蛍光灯と視覚のかすみ:健康への影響と白熱灯規制の背景
光過敏(フォトフォビア)
蛍光灯は白熱灯より明るく広範囲に光を放つため、長時間の曝露で光過敏が悪化しやすい。症状は視界のぼやけ、頭痛、違和感など。対策としては、蛍光灯の近くでサングラスや特別レンズを使用することがある。
片頭痛
蛍光灯は高輝度かつ可視光スペクトルの青色領域を多く含むため、片頭痛患者の光感受性を刺激しやすい。青色光は波長が短く、眼に負担がかかり、痛みや視覚の歪みを引き起こすことが報告されている。
コンピュータビジョン症候群(CVS)
LCDモニターやノートパソコンのバックライトは蛍光灯を使用している。画面を長時間見ると、微細なちらつきが目の疲労を招き、視界がかすむや頭痛が起こる。専用のコンピュータ用メガネで高波長光をカットすると軽減できる。
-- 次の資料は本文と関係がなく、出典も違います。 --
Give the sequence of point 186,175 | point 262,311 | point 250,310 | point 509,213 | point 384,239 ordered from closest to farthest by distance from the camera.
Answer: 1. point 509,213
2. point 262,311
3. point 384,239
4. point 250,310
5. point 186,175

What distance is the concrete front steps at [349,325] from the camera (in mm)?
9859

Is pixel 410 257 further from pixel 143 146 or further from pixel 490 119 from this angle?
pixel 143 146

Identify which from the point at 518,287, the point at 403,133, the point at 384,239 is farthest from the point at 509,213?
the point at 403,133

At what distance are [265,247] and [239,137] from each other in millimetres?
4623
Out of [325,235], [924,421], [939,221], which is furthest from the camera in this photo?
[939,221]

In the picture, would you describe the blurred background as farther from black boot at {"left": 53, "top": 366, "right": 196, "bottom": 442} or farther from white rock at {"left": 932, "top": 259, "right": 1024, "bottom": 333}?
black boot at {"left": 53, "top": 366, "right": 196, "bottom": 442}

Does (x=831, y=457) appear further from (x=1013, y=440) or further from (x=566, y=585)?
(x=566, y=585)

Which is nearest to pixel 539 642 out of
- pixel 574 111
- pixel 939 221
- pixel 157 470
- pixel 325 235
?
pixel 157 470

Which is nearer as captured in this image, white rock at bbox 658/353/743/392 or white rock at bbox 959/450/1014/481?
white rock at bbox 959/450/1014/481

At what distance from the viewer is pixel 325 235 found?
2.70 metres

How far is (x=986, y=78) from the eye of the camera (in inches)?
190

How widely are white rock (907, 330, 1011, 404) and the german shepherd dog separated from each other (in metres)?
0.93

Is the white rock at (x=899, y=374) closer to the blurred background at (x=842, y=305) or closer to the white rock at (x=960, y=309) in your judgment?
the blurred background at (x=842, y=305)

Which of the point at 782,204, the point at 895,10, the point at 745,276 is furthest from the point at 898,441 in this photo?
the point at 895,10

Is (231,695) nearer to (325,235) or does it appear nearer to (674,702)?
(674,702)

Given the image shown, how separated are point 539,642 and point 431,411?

アイルレン症候群(Scotopic Sensitivity Syndrome)
目そのものではなく脳の視覚処理領域に問題がある。蛍光灯下では文字がにじみ読めなくなるほか、倦怠感や眼精疲労が増す。色付きオーバーレイや眼鏡で特定波長を除去し、蛍光灯の使用を避けるのが一般的な対策。
白熱電球廃止の動きと健康リスクへの関心
オーストラリアなどで白熱電球の使用禁止が進む中、蛍光灯の視覚・健康への影響が問題視されている。影響を受けやすい人向けに光源選択の例外制度を求める声が上がり、研究も継続されている。